Tech-Ed Barcelona 2007: Day 1

Today I have mixed feelings about being here, because it is my oldest daughter’s first day at school. I wanted to bring her to school together with my wife, but unfortunately that was not to be. I spoke with her on the telephone this morning, and she was really happy that she could finally go to school.

I just got a text message from my wife to tell me that she didn’t cry.

Breakfast here is nice. They have all sorts of fresh and healthy stuff in the buffet, various sorts of bread and cereal, fruits, … I am sure it all tastes great, but I went with the fried bacon instead. Nothing to get me going in the morning like 2 plates of bacon, bread with honey and a cup of coffee.

I just registered for the MVP influentials boot camp, which is a private session for MVPs and community influencers. The idea here is to have discussion groups for separate topics, in which you can participate when you feel like. The content itself is covered under my NDA so can’t write anything about it.

It was basically talk about community issues, and not technical issues.
◆ ◆ ◆ ◆ ◆ ◆ ◆
GIVEN EXERCISE 1>
According to the Tech-Ed Barcelona post, what did the writer have for breakfast?

SUPPLIED MATERIAL>
◆ ◆ ◆ ◆ ◆ ◆ ◆
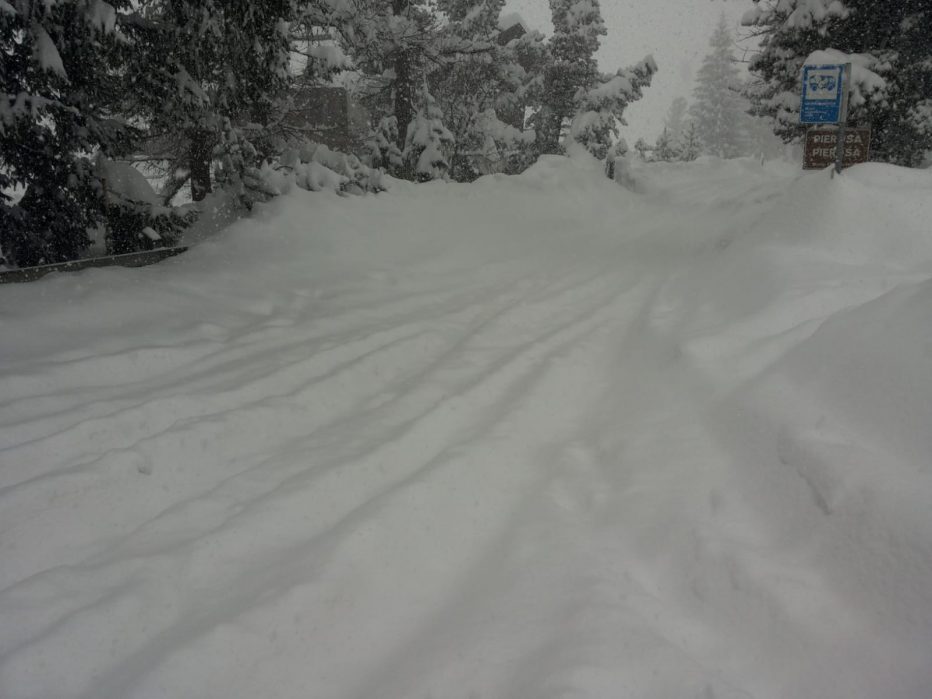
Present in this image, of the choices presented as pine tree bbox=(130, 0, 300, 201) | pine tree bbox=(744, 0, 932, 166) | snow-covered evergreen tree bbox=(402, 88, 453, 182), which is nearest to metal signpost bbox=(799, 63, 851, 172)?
pine tree bbox=(744, 0, 932, 166)

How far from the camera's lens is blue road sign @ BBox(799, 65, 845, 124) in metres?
7.35

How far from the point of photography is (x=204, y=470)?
321 cm

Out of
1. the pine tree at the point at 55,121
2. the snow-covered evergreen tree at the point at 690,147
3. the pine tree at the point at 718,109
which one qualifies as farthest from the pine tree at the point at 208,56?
the pine tree at the point at 718,109

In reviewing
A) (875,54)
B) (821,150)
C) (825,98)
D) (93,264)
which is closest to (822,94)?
(825,98)

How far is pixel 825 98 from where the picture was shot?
7.46 meters

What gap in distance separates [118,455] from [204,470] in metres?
0.46

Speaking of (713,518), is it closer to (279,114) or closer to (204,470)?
(204,470)

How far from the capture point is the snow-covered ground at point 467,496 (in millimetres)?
2057

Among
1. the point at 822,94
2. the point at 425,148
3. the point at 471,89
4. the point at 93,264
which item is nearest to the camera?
the point at 93,264

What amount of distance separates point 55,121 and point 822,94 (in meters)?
9.35

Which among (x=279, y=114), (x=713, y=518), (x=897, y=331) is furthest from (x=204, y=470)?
(x=279, y=114)

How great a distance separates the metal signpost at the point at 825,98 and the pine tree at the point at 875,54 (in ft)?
13.5

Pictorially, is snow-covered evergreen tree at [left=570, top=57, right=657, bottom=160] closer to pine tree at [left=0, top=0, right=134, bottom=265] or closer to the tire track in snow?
the tire track in snow

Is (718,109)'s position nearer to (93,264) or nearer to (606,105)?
(606,105)
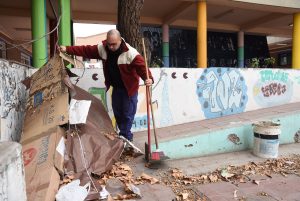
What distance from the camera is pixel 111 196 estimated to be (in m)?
2.90

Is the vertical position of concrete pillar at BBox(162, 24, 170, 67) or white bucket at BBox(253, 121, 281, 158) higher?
concrete pillar at BBox(162, 24, 170, 67)

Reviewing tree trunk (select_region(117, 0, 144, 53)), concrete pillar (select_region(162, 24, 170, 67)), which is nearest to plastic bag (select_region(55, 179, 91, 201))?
tree trunk (select_region(117, 0, 144, 53))

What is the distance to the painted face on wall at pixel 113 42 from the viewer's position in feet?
12.8

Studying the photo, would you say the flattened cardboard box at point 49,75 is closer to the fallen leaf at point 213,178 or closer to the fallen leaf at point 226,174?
the fallen leaf at point 213,178

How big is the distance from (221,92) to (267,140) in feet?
6.72

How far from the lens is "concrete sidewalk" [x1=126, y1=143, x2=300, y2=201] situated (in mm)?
Answer: 3109

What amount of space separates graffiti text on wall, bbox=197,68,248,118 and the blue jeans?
2200 mm

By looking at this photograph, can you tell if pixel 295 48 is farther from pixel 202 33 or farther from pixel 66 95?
pixel 66 95

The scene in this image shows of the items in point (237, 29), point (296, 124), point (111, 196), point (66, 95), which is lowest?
point (111, 196)

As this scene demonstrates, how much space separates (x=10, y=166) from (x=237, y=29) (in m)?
16.1

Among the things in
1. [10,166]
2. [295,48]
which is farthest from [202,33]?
[10,166]

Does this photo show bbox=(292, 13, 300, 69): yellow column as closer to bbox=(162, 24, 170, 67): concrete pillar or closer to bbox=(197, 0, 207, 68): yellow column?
bbox=(197, 0, 207, 68): yellow column

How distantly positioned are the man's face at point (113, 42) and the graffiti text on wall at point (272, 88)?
162 inches

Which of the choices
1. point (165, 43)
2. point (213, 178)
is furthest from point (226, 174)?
point (165, 43)
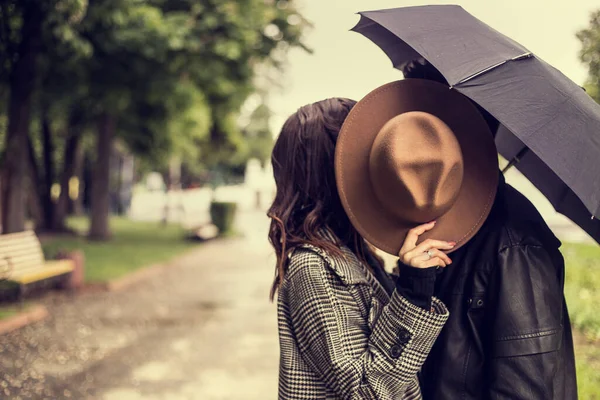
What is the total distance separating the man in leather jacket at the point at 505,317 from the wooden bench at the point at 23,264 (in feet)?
23.2

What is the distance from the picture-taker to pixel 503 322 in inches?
65.0

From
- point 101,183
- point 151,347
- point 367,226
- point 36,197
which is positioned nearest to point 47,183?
point 36,197

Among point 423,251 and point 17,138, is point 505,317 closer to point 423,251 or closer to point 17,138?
point 423,251

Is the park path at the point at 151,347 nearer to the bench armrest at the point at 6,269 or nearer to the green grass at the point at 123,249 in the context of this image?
the bench armrest at the point at 6,269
◆ ◆ ◆ ◆ ◆ ◆ ◆
GIVEN EXERCISE 2>
Retype the listing word for word, starting at the line that contains "By looking at" and continuing through the end of the listing. Leave the pictures out of your answer.

EXERCISE RESULT 1>
Two plates of bacon, bread with honey and a cup of coffee.

EXERCISE RESULT 2>
By looking at this photograph, can you tell if pixel 295 48 is farther from pixel 202 33 or farther from pixel 66 95?
pixel 66 95

The scene in this image shows of the items in point (237, 29), point (296, 124), point (111, 196), point (66, 95), which is lowest?
point (111, 196)

As this scene demonstrates, how much space separates (x=10, y=166) from (x=237, y=29) (in m)?
16.1

Among the things in
1. [10,166]
2. [295,48]
which is farthest from [202,33]?
[10,166]

Does this photo show bbox=(292, 13, 300, 69): yellow column as closer to bbox=(162, 24, 170, 67): concrete pillar or closer to bbox=(197, 0, 207, 68): yellow column?
bbox=(197, 0, 207, 68): yellow column

How distantly positioned are the man's face at point (113, 42) and the graffiti text on wall at point (272, 88)?
162 inches

Which of the choices
1. point (165, 43)
2. point (213, 178)
is furthest from point (226, 174)?
point (165, 43)
What is the total distance separating the man in leather jacket at the point at 505,317 from the wooden bench at the point at 23,264 (in feet)?
23.2

What is the distance from the picture-taker to pixel 503 322 in inches?
65.0

From
- point 101,183
- point 151,347
- point 367,226
- point 36,197
which is positioned nearest to point 47,183?
point 36,197

Among point 423,251 and point 17,138, is point 505,317 closer to point 423,251 or closer to point 17,138?
point 423,251

Is the park path at the point at 151,347 nearer to the bench armrest at the point at 6,269 or nearer to the green grass at the point at 123,249 in the context of this image?
the bench armrest at the point at 6,269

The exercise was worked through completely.